The cameras follow the two buyers as they break in to their purchases — courthouse sales don’t include house keys — and survey the situation.
"Then we figure, ‘Here’s what we’ll have to do to get it back on the market as quickly and as cost-effectively as possible,’ " said Baird, who is a licensed real estate agent.
In the inaugural episode, they find themselves the new owners of a squalid, debris-filled bungalow on East Burton Avenue in Salt Lake City, purchased for $63,931.
Clearly, squatters had been residing in the place, and the house held a further nasty surprise — signs of methamphetamine use, a discovery that brought interior renovation activity to a halt until a laboratory confirmed the presence of only a small, nonlethal amount of the hazardous drug.

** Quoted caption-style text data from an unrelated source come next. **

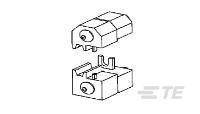 TE Connectivity 356611-2 Outil de sertissage pour connecteurs circulaires 1 pc(s)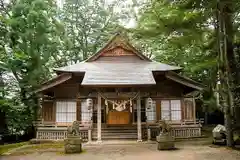 綴子神社(秋田県)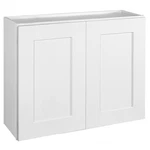 Design House 613398 Brookings 24" X 30" Double Door Wall Cabinet - White. Fixed Price $900.34.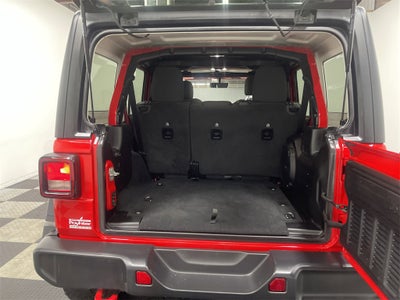 2023 Jeep Wrangler 4-Door Rubicon 4x4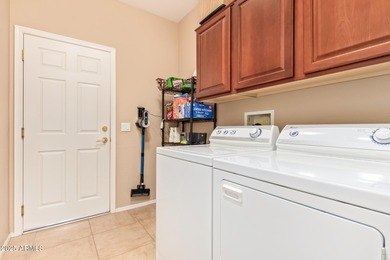 This fully furnished Sycamore model offers 2 bedrooms, 2 on Cimarron Golf Club in Arizona - for sale on GolfHomes.com, golf home, golf lot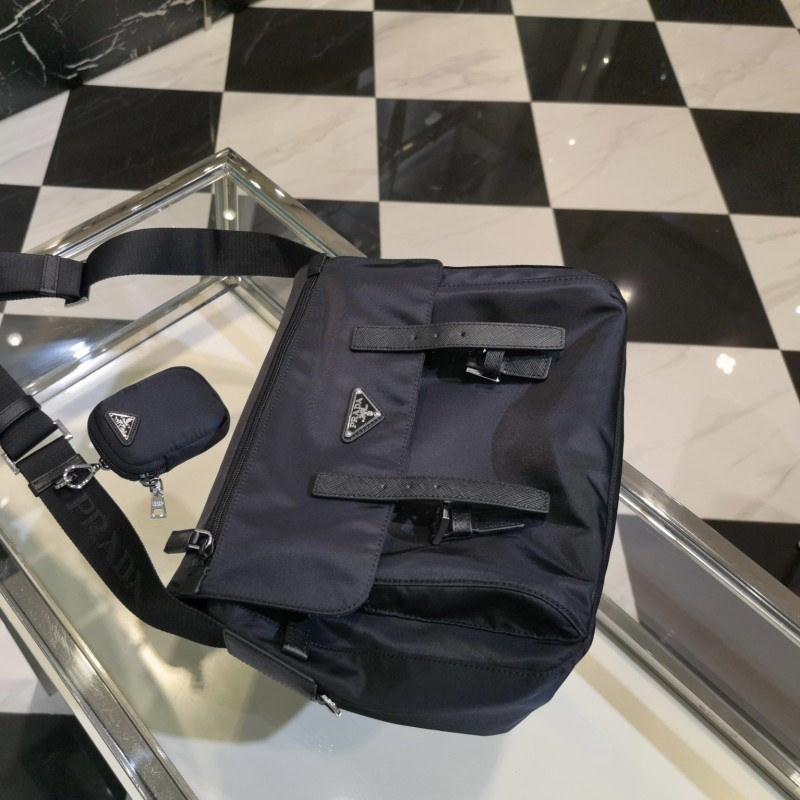 Prada Messenger Bag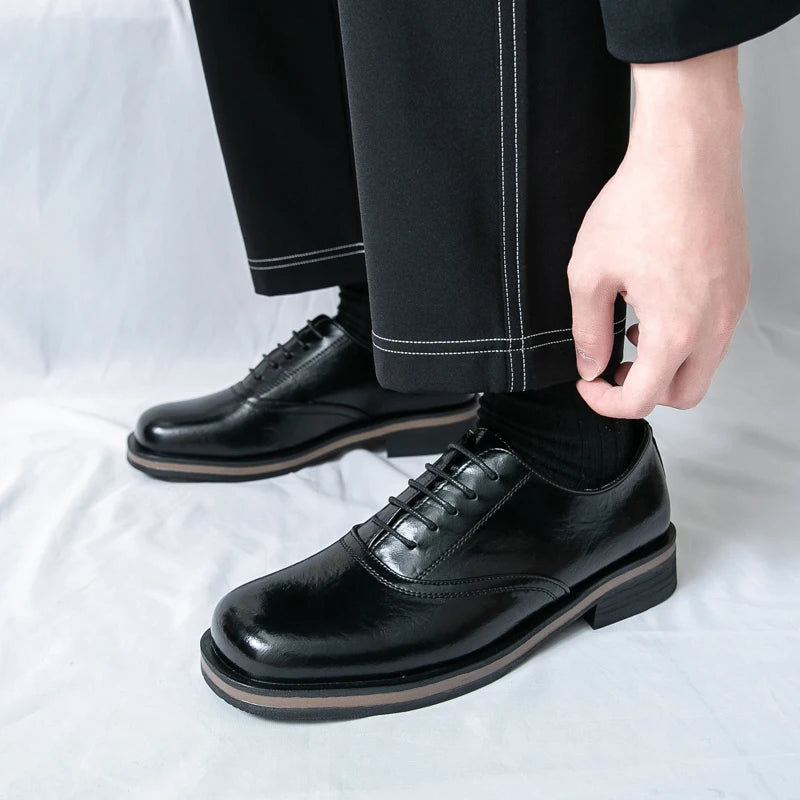 Corvan Classic Oxfords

In the end, construction crews brought the house back to life, though with a number of snags and unforeseen expenses along the way.
Six weeks after purchase and staged with furniture, the house went on the market. It took 70 days to find a buyer, though the house sold for $189,000, turning a profit of $65,000.
Meth aside, "I’d say that house was about typical of what we buy," said Clark. "It’s a little older than some of the ones we’d prefer to buy. They’re abandoned, there are structural issues — those are just things you have to deal with."
But the East Burton Avenue home took longer and construction cost more than many others, they said.
"Our average, rehab time is two to three weeks," Baird said. "And we’re generally investing 15, maybe 20 percent of the value of the home back into the rehabs. If we’d buy at $100,000, we probably put $15,000 back into it to get it into shape."
And typically, their homes resell within two weeks of hitting the market, always aided by furniture staging — "It gives vision to the new buyers," Clark said — and by their "huge following" among local real estate agents who know their work, they said.
The season’s 12 episodes will feature a variety of homes, culminating in a 14,000-square-foot mansion with a pool and racquetball court.
"It’s not just the bottom-feeder homes," Baird said. "These foreclosures are affecting everything from mansions to meth houses."
Although Clark and Baird made a profit on the initial house in the series, that’s not always the case, they concede.
"Occasionally, we don’t make a profit, and we show that on the show, too," Baird said. "We don’t win all the time. Anybody who’s telling you that they win every time is either lying or they haven’t done enough properties. We’ve lost $50,000 on a single deal, but we’ve had profits of $450,000 on particular properties.
"The $50,000 loss was a learning opportunity — an expensive one," he said.
They insist that their overall track record is solid. The key for anyone who wants to learn how to flip foreclosures is to start with a small geographical area and study it ruthlessly before bidding on a home, they said.
"You need to become a student of the game – get in your car and look at what properties are going for," Baird said. "Find a four- to eight-block radius and know everything about that radius — everything that has come up for sale, what’s under contract, how long they are sitting on the market.
"Know every house — every house," he said. "That way, you can move quickly and exploit value."
The business partners learned their market by playing a game, Clark said. "We would scout properties, and every time we saw a for-sale sign that had a listing sheet, we would guess the size of the home and what it would be selling for. We would look the numbers and give our best guess of the price.
"We got so good at it, we would never be more than 5 percent off," Clark said.
Not every purchase is a flip. They also buy and hold.
"The proven method is buy and hold," Adams said. "We flip so we can buy more long-term holds."
And they’re still learning.
"At any given time, we have 15 to 20 properties that are somewhere in the process, from just bought to under contract and closing tomorrow," Baird said. "A lot of times, those properties are the best indicators of value, of what we will be buying tomorrow. Every house teaches you a little more about the market."